The NAO also says that DfE initiatives to support the teaching workforce have been "relatively small scale", estimating that the department spent £35.7 million in 2016-17 on teacher development and retention, as well as an estimated £34.2 million on schemes aimed at improving teacher quality.
In comparison, in 2013-14, £555 million was spent on training and supporting new teachers.
The study did find, however, that more qualified teachers are returning to state schools, with 14,200 heading back into the classroom last year, up by 1,110 on 2011.
But the report concluded that there were still "concerning trends" in secondary schools.
It said: "Schools are facing real challenges in retaining and developing their teachers, particularly when they are also expected to make significant savings by using staff more efficiently.
"Without a clear and practical integrated workforce and financial approach, supported by good evidence and school engagement, there is a risk that the pressure on teachers will grow, with implications for the sustainability of the workforce."
Amyas Morse, NAO chief executive, said: "Schools are facing real challenges in retaining and developing their teachers, with growing pupil numbers and tighter budgets. The trends over time and variation between schools are concerning, and there is a risk that the pressure on teachers will grow.
"Since having enough high-quality teachers is essential to the effective operation of the school system, these are issues that the department needs to address urgently."

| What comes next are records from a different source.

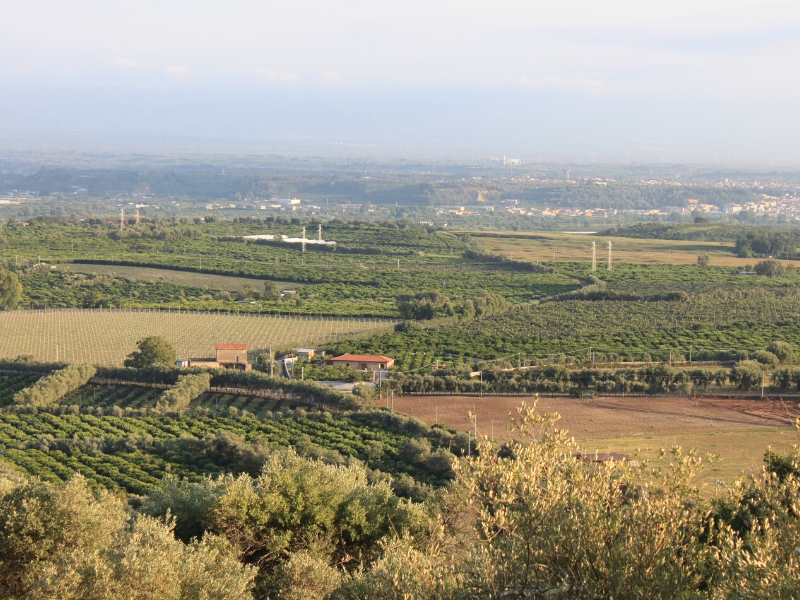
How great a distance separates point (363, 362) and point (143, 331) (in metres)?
11.7

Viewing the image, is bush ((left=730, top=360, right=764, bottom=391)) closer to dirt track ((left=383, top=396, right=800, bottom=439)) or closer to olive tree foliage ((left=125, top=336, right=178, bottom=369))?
dirt track ((left=383, top=396, right=800, bottom=439))

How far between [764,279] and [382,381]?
114ft

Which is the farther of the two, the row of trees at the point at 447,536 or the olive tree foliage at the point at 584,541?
the row of trees at the point at 447,536

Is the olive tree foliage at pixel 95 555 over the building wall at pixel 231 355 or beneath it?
over

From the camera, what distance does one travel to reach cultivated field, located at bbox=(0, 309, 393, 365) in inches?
1508

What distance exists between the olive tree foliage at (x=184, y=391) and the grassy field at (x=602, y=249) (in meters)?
39.5

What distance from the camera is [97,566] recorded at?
32.9 ft

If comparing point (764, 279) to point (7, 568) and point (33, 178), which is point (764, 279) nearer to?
point (7, 568)

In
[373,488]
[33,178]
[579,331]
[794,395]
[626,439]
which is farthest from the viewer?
[33,178]

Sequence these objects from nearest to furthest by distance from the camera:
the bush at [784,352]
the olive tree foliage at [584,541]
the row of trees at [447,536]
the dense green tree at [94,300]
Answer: the olive tree foliage at [584,541], the row of trees at [447,536], the bush at [784,352], the dense green tree at [94,300]

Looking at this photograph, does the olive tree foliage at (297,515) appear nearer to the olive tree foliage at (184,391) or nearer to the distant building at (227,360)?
the olive tree foliage at (184,391)

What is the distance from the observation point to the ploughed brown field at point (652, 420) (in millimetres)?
25156

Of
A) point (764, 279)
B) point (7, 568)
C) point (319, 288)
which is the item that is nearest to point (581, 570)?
point (7, 568)

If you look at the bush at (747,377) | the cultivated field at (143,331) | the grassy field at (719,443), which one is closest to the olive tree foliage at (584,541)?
the grassy field at (719,443)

A DfE spokeswoman said there were 15,500 more teachers in schools than in 2010, and "significant sums" were being spent on teacher recruitment.
She said: "We recognise there are challenges facing schools and we are taking significant steps to address them.
"We have established a £75 million fund to support high-quality professional development in those schools where teacher retention is an issue, and we are making it easier to advertise vacancies.
“In addition, we are working with Ofsted to tackle workload and will continue to engage with the profession to better understand the specific challenges and how we can address them."
'Scrambling in the dark'
Paul Whiteman, general secretary of the NAHT headteachers’ union, said: “This report is pretty savage but entirely justified.
"As the report says, the government cannot get away from the fact that it does not keep data on local supply and demand and cannot show that its interventions are improving teacher retention.
“As such, the DfE is scrambling around in the dark, wasting money and without a clear plan to tackle recruitment and retention. It’s a national problem. So it needs a national solution.”
Geoff Barton, general secretary of the Association of School and College Leaders, said: “It’s vital that we do more to keep teachers in the profession and that means we must address the factors which have too often drained the joy out of teaching in recent years.
“The government’s endless cycle of education reforms, combined with severe underfunding and a high-stakes accountability regime, have placed schools and colleges under intolerable pressure.
"This has resulted in unsustainable workloads at all levels and we desperately need a period of stability free from further reforms.
"Ministers must also address the issue of teachers' pay. It is simply unreasonable of the government to expect more and more of schools while at the same time imposing real-terms pay cuts."